Required action
The response should hold each line from the entries below where "fill" is found.
:::::
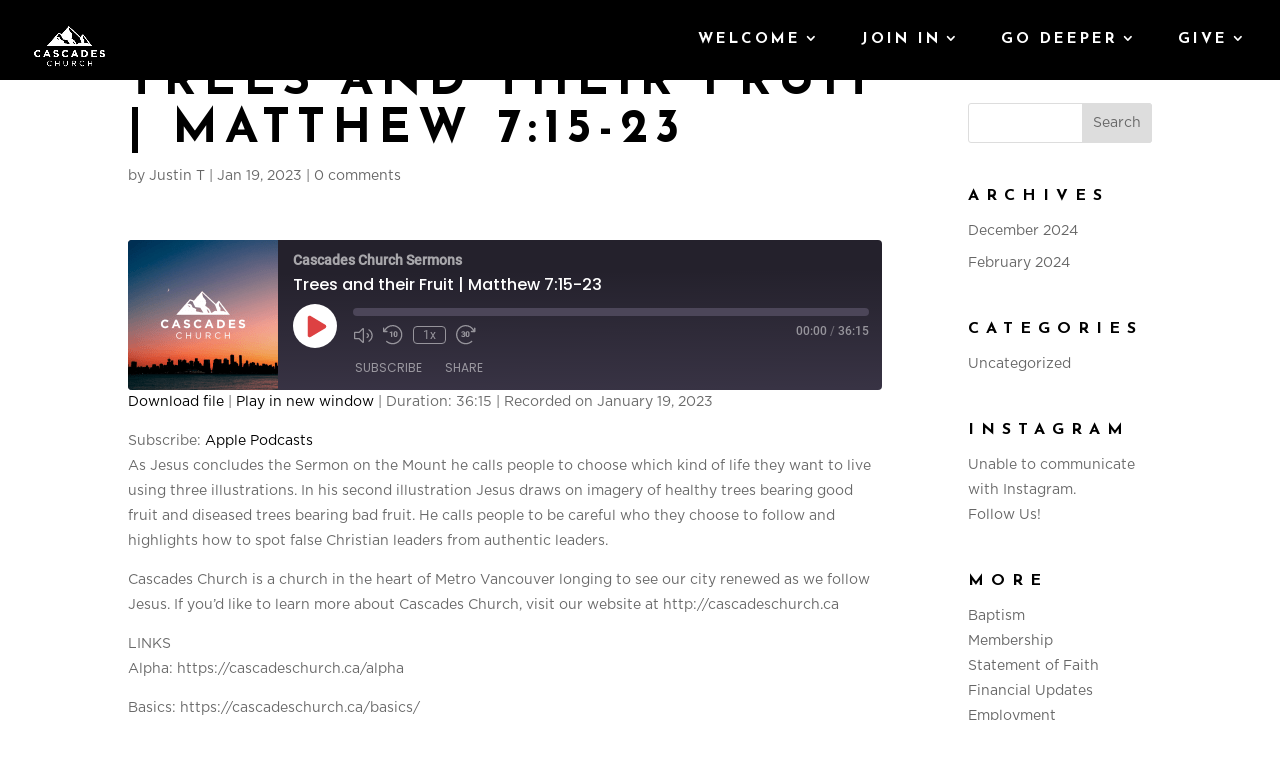

--- FILE ---
content_type: image/svg+xml
request_url: https://cascadeschurch.ca/wp-content/plugins/seriously-simple-podcasting/assets/css/images/player/images/brands/icon-brand-twitter.svg
body_size: 941
content:
<svg width="14" height="12" viewBox="0 0 14 12" fill="none" xmlns="http://www.w3.org/2000/svg">
<path d="M12.5508 2.90625C13.0977 2.49609 13.5898 2.00391 13.9727 1.42969C13.4805 1.64844 12.9062 1.8125 12.332 1.86719C12.9336 1.51172 13.3711 0.964844 13.5898 0.28125C13.043 0.609375 12.4141 0.855469 11.7852 0.992188C11.2383 0.417969 10.5 0.0898438 9.67969 0.0898438C8.09375 0.0898438 6.80859 1.375 6.80859 2.96094C6.80859 3.17969 6.83594 3.39844 6.89062 3.61719C4.51172 3.48047 2.37891 2.33203 0.957031 0.609375C0.710938 1.01953 0.574219 1.51172 0.574219 2.05859C0.574219 3.04297 1.06641 3.91797 1.85938 4.4375C1.39453 4.41016 0.929688 4.30078 0.546875 4.08203V4.10938C0.546875 5.50391 1.53125 6.65234 2.84375 6.92578C2.625 6.98047 2.35156 7.03516 2.10547 7.03516C1.91406 7.03516 1.75 7.00781 1.55859 6.98047C1.91406 8.12891 2.98047 8.94922 4.23828 8.97656C3.25391 9.74219 2.02344 10.207 0.683594 10.207C0.4375 10.207 0.21875 10.1797 0 10.1523C1.25781 10.9727 2.76172 11.4375 4.40234 11.4375C9.67969 11.4375 12.5508 7.08984 12.5508 3.28906C12.5508 3.15234 12.5508 3.04297 12.5508 2.90625Z" fill="#F4F1F1"/>
</svg>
:::::
Result below
<svg width="14" height="12" viewBox="0 0 14 12" fill="none" xmlns="http://www.w3.org/2000/svg">
<path d="M12.5508 2.90625C13.0977 2.49609 13.5898 2.00391 13.9727 1.42969C13.4805 1.64844 12.9062 1.8125 12.332 1.86719C12.9336 1.51172 13.3711 0.964844 13.5898 0.28125C13.043 0.609375 12.4141 0.855469 11.7852 0.992188C11.2383 0.417969 10.5 0.0898438 9.67969 0.0898438C8.09375 0.0898438 6.80859 1.375 6.80859 2.96094C6.80859 3.17969 6.83594 3.39844 6.89062 3.61719C4.51172 3.48047 2.37891 2.33203 0.957031 0.609375C0.710938 1.01953 0.574219 1.51172 0.574219 2.05859C0.574219 3.04297 1.06641 3.91797 1.85938 4.4375C1.39453 4.41016 0.929688 4.30078 0.546875 4.08203V4.10938C0.546875 5.50391 1.53125 6.65234 2.84375 6.92578C2.625 6.98047 2.35156 7.03516 2.10547 7.03516C1.91406 7.03516 1.75 7.00781 1.55859 6.98047C1.91406 8.12891 2.98047 8.94922 4.23828 8.97656C3.25391 9.74219 2.02344 10.207 0.683594 10.207C0.4375 10.207 0.21875 10.1797 0 10.1523C1.25781 10.9727 2.76172 11.4375 4.40234 11.4375C9.67969 11.4375 12.5508 7.08984 12.5508 3.28906C12.5508 3.15234 12.5508 3.04297 12.5508 2.90625Z" fill="#F4F1F1"/>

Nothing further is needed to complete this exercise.